Can you put the part of the entries below that opens with the line containing "What is the distance" and closes with the line containing "2.00 metres" into a numbered list, both of those lines included, with blank lines dropped and nothing else added?

----- Recorded information

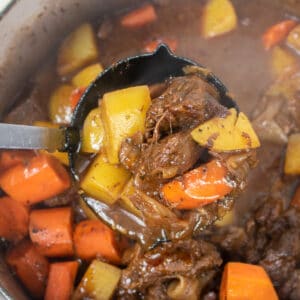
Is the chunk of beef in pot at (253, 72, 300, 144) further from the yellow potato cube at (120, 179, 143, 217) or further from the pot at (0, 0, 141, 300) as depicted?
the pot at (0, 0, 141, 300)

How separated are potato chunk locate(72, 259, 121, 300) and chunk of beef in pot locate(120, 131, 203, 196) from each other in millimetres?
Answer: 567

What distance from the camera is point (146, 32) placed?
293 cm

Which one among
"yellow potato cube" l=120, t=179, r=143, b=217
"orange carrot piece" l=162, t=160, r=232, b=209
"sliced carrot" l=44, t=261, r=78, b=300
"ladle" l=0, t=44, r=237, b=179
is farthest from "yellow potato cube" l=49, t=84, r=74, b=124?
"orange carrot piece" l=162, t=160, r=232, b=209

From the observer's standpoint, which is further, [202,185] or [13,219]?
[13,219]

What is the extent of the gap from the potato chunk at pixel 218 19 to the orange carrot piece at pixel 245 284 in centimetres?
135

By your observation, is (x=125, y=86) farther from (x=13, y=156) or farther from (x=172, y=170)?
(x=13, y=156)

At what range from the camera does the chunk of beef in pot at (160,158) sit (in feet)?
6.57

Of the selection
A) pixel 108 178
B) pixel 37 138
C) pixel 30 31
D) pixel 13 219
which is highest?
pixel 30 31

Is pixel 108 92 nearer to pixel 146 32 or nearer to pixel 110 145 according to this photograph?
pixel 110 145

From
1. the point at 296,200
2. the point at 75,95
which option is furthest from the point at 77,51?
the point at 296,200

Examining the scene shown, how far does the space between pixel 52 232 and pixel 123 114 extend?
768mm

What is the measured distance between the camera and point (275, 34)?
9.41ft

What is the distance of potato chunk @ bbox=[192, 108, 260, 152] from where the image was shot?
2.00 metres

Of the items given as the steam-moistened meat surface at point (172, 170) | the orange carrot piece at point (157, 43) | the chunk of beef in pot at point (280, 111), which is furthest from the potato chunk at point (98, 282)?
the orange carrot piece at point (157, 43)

----------
----- Recorded information

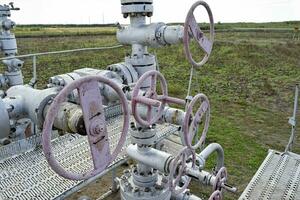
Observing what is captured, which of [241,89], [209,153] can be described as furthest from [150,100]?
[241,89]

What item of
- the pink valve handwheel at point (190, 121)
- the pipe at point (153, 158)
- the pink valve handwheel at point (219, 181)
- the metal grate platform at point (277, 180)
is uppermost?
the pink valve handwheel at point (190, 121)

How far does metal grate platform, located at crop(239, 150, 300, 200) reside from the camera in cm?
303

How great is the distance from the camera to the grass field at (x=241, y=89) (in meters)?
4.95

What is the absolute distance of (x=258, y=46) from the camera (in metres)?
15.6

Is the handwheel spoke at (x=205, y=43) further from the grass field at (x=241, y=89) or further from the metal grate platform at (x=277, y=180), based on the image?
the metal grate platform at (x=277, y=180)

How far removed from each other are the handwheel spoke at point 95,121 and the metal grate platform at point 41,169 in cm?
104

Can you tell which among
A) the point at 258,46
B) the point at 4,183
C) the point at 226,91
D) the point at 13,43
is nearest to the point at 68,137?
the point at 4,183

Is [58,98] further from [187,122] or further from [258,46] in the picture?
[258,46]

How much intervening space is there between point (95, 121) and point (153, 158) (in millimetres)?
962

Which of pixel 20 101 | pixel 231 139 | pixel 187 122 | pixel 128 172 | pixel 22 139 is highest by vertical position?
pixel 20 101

----------

## Answer for the task
1. What is the distance of potato chunk @ bbox=[192, 108, 260, 152] from where the image was shot?
2. 2.00 metres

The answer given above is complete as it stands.